**Written request:**
Present the rows below as a Markdown table with two columns, Nr for the line number and Line for the text, leaving out any blank lines.

-- Start of Provided information --

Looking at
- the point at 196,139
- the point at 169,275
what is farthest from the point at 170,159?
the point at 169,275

-- End of Provided information --

**Correct result:**
| Nr | Line |
|---|---|
| 1 | Looking at |
| 2 | - the point at 196,139 |
| 3 | - the point at 169,275 |
| 4 | what is farthest from the point at 170,159? |
| 5 | the point at 169,275 |